The Senate is unlikely to eliminate the filibusters over U.S. Supreme Court nominees because the confirmation hearings are too high profile, a Georgetown University Law Center professor said last week.

“I don’t think there’s much political incentive to do that,” Victoria Nourse said during a discussion at the law school on Jan. 28. “If there is something that somebody cares about in terms of politics, and that would have an effect on your senatorial campaign, it would be how you voted on a Supreme Court nomination.”

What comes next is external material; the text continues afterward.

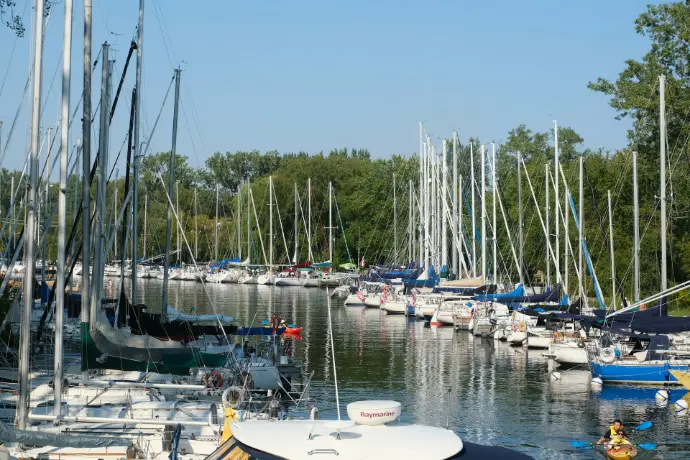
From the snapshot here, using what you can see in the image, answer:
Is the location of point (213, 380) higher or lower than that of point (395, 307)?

Nourse knows about gridlock in the Senate over judicial confirmations: She was a senior advisor for Vice President Joseph Biden when he was chairman of the Senate Judiciary Committee. Two years ago, her nomination to the U.S. Court of Appeals for the Seventh Circuit was blocked at the Senate Judiciary Committee level.

Senate Majority Leader Harry Reid (D-Nev.) changed the rules last year to strip the minority party of its ability to block judicial and executive nominees. Some congressional watchers have predicted the move meant Democrats had opened the door to changing the filibuster rules for Supreme Court nominees as well.

Nourse said Reid narrowly tailored it to exclude the Supreme Court because there hasn’t been a problem regarding the filibuster of Obama administration nominees to the high court.

“Both the politics and the history of Supreme Court nominations have had an enormous amount of attention paid to them,” Nourse said. “It’s politically salient and it’s highly visible, and there’s no indication the process is blocked.”

On the flip side, less visibility for district and circuit nominees means they will be more susceptible to Republican delay tactics, Nourse said. She predicted the expanded use of the blue-slip process, where home-state senators can block a nominee the White House wants to push forward.

“I think you’ll see a shift to that terrain if someone is seen as ideologically outside the mainstream,” Nourse said. “They can be bottled up in committee very easily actually.”

Another way Republicans can delay nominations, Nourse said, is at the state-level before the White House has announced a nomination. In some states, commissions make recommendations to fill judicial vacancies.

“You can delay in the home state as well and that puts pressure on the president to determine how the president’s going to deal with those nominating commissions,” Nourse said. “That’s even less visible to some extent. It’s going to be very hard for people to actually see that happening in the same way you see the filibuster on the floor.”